I had the personal pleasure of meeting one of San Diego's most prolific and well-known modernist architects recently, a man named Dick Lareau. He's the original architect on a project that playground is currently working on and I've been eagerly awaiting a chance to meet the man behind the buildings. It didn't hurt that his office was a bastion of mid-century cool, complete with Eames and Saarinen originals and some beautifully hand-crafted water color renderings that ranges from modernist interiors to sculptural, serpentine buildings.
It's always such a pleasure to meet someone and see their private spaces and see the connection between the public buildings they've created. This was certainly the case with Mr. Lareau. Even pulling up to the building that his office remained in, which he built decades ago, it looked like him, right down to the vintage, pristinely kept Mercedes convertible parked out front. I love when reference points match up, when the wood pattern on the ceiling of the office matches the signature facade present, sometimes more subtly than others, on most if not all of the buildings someone touches. While I recognize that it can be a dangerous rut to fall into, there's something truly beautiful about having small signatures that carry over through the course of a career, things that you find yourself constantly attracted to and reinventing in different contexts.
In conversing with Mr. Lareau, I found myself taking mental notes on a few words of wisdom, which I thought may be of interest:
- The hard work is worth it.
- Remember, you must be compensated for your work. This is how the world works and just because you're in a creative discipline does not make it free.
- Your work is your legacy, and will always be your baby.
- Break the rules. It's easier to apologize and figure it out later.
- Try new things and challenge the past logic. It might not be as logical as it seems.

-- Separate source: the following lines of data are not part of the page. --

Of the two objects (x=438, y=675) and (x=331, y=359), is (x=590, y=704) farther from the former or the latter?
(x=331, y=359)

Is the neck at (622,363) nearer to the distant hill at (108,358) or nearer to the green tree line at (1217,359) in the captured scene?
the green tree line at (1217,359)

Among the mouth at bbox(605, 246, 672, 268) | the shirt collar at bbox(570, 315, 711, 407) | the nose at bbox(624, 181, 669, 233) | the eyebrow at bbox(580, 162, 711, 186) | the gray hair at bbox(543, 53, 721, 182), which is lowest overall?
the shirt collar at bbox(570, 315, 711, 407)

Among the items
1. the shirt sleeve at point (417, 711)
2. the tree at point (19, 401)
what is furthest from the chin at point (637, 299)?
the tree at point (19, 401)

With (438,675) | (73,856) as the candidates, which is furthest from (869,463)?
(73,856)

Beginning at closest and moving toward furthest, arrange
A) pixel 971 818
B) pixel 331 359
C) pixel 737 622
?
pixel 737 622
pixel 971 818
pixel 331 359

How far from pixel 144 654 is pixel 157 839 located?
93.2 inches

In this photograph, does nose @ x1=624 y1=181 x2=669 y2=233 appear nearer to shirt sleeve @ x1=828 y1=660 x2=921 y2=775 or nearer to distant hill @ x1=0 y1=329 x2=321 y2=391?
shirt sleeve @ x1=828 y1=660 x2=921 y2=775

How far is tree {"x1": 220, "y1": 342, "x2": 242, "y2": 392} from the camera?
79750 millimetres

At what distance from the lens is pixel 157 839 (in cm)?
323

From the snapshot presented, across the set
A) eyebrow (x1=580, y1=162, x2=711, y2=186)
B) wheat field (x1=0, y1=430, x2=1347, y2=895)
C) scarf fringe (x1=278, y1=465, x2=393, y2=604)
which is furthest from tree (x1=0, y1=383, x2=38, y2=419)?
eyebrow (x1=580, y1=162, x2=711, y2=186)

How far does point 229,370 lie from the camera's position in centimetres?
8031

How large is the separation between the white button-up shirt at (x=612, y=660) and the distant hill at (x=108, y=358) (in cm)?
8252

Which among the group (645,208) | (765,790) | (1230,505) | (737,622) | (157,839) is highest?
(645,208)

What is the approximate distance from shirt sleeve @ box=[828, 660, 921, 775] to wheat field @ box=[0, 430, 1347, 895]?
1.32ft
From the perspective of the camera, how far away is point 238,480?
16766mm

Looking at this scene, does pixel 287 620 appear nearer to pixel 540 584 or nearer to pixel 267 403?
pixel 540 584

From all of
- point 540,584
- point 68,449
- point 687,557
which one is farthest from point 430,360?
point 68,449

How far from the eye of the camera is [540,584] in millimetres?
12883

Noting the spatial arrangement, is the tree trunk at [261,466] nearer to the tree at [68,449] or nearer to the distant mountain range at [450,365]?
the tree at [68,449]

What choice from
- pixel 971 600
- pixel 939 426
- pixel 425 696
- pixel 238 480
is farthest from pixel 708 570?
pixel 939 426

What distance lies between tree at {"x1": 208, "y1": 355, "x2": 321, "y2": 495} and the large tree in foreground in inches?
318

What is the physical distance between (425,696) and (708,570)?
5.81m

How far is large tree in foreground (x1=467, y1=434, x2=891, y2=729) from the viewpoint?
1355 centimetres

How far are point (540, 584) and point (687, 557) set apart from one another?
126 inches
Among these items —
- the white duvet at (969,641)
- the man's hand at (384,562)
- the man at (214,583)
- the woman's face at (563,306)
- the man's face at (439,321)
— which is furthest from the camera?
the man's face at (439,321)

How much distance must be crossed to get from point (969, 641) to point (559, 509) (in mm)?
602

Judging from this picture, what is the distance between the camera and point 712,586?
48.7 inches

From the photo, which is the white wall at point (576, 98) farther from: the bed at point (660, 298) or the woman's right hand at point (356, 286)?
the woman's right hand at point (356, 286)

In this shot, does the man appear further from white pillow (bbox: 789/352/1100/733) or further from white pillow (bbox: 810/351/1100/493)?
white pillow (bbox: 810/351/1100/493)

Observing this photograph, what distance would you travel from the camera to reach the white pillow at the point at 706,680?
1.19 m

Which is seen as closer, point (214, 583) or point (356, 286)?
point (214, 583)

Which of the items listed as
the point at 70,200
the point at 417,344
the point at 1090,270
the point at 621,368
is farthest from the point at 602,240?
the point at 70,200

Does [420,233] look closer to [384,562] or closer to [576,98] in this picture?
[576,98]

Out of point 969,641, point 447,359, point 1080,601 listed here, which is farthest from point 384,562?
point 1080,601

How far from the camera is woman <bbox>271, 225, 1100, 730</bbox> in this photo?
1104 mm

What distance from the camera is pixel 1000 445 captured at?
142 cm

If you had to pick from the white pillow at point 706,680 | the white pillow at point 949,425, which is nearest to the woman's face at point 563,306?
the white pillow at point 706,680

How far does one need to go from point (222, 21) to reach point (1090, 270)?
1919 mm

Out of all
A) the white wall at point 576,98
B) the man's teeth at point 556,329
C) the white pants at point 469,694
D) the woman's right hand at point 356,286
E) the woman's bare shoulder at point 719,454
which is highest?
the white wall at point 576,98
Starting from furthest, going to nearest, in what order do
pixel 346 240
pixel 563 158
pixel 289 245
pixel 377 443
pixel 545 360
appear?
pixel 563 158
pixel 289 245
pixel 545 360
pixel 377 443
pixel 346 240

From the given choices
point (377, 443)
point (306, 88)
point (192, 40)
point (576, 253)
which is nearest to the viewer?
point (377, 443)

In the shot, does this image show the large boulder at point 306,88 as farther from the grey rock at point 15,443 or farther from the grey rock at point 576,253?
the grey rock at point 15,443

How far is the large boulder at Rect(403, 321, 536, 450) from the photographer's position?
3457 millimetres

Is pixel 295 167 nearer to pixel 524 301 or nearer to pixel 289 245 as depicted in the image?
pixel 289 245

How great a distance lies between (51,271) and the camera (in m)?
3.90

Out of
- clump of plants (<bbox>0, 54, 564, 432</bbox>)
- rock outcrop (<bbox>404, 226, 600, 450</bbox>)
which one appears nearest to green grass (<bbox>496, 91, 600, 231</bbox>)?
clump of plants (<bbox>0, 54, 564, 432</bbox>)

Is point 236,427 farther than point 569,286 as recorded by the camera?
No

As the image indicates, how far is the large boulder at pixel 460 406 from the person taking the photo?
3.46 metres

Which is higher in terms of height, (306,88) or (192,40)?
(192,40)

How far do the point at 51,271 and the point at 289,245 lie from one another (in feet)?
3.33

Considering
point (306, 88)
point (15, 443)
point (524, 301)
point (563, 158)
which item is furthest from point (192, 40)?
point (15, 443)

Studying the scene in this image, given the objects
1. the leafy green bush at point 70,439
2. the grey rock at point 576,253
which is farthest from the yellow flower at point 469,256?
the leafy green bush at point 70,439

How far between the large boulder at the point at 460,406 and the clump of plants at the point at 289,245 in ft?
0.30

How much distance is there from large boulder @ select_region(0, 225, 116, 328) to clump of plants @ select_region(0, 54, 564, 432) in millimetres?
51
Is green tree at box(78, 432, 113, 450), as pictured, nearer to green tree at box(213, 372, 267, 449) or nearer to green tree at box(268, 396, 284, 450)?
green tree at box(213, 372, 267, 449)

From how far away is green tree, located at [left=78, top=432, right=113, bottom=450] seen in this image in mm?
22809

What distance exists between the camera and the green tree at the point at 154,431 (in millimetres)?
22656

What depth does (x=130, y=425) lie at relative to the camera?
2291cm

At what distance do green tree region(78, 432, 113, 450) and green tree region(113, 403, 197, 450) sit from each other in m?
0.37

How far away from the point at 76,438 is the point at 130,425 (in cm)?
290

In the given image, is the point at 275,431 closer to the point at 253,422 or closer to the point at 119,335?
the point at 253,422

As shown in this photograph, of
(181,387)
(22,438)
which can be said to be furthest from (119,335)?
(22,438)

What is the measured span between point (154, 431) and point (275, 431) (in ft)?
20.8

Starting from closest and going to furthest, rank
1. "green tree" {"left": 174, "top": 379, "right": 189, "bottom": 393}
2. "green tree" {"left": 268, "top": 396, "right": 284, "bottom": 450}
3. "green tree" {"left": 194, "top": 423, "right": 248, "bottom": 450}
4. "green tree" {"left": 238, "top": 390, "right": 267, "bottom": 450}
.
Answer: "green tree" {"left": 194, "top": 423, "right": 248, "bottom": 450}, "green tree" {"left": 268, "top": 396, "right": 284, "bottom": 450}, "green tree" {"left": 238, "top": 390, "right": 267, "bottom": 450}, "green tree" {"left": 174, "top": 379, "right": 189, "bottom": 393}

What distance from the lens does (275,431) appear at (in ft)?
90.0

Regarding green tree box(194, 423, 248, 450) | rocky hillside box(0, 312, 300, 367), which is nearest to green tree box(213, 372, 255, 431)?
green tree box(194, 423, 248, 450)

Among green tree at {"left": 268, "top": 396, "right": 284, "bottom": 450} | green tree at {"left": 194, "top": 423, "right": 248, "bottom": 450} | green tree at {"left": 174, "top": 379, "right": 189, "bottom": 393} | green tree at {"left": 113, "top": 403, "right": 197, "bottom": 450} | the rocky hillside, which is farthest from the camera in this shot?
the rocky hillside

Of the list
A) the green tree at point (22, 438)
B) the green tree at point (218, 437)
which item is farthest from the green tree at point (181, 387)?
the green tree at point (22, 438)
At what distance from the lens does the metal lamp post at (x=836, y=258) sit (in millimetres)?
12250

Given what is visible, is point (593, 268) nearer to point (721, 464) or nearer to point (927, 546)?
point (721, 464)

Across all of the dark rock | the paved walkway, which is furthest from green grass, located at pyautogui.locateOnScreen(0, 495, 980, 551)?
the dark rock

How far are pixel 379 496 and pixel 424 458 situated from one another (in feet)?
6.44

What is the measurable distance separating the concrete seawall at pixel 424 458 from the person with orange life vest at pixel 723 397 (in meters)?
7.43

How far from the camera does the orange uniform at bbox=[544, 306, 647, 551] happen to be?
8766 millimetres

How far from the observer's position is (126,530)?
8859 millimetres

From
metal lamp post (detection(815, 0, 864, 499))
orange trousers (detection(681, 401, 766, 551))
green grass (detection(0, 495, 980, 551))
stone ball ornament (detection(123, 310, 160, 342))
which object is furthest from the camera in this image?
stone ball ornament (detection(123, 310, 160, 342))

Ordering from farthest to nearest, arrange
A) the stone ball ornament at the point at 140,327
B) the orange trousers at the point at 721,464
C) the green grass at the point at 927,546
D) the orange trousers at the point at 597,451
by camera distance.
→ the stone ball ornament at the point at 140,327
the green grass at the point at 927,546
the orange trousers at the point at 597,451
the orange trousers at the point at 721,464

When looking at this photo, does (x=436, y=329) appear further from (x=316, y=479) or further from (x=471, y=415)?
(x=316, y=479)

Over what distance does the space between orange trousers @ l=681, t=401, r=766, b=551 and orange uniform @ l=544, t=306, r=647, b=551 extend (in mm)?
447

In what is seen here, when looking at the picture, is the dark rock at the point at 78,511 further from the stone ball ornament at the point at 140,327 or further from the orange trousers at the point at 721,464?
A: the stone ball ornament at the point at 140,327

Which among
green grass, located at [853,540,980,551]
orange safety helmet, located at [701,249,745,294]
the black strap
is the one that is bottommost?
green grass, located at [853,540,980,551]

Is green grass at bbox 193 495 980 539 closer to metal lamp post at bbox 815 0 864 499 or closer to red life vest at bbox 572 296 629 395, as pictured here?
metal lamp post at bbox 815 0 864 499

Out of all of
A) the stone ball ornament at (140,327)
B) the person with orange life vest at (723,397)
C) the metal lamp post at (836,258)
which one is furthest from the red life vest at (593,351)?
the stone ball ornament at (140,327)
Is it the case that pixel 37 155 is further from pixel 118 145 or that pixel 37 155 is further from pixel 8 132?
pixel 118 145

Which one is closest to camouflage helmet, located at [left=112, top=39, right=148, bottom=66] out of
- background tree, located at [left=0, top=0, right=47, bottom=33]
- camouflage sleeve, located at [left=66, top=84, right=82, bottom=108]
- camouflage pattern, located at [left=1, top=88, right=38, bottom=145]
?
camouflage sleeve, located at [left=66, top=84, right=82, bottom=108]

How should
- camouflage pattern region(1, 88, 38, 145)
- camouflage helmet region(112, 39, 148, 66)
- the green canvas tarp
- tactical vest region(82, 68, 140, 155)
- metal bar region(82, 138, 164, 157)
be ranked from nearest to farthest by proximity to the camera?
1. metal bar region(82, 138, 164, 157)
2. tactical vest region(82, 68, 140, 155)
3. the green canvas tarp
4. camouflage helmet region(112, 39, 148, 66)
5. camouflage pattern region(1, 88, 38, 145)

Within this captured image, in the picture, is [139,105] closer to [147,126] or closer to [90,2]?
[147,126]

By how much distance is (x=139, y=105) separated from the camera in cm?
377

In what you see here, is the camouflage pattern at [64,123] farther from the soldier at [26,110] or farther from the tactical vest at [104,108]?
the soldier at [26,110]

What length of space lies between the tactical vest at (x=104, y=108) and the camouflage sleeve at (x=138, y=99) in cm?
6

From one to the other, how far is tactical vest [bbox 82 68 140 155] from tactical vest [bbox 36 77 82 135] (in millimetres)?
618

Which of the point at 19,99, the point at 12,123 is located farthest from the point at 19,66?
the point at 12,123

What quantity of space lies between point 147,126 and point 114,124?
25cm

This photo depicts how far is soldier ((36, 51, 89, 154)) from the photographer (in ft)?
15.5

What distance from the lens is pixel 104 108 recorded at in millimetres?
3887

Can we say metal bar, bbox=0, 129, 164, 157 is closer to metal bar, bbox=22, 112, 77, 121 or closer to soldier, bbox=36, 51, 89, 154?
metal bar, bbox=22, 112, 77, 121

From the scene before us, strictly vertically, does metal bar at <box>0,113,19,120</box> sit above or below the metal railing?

It's amazing to see work that is still just as relevant today as it was 50 years ago when it was first built. It's also amazing to see the price tag difference on these types of projects! I think the thing I most adore about the era of modernist architecture, especially out West, is the sincere optimism of the work and the pioneering spirit of the designers, architects and artists behind it. I think we're at a point where the world needs that sense of optimism again, rather than the cautions of fear-mongering and building ever more secure structures that forget a sense of pleasure or any sense of human-ness. What a delight it was to take a trip back in time this afternoon with a man of legacy and resolute relevance.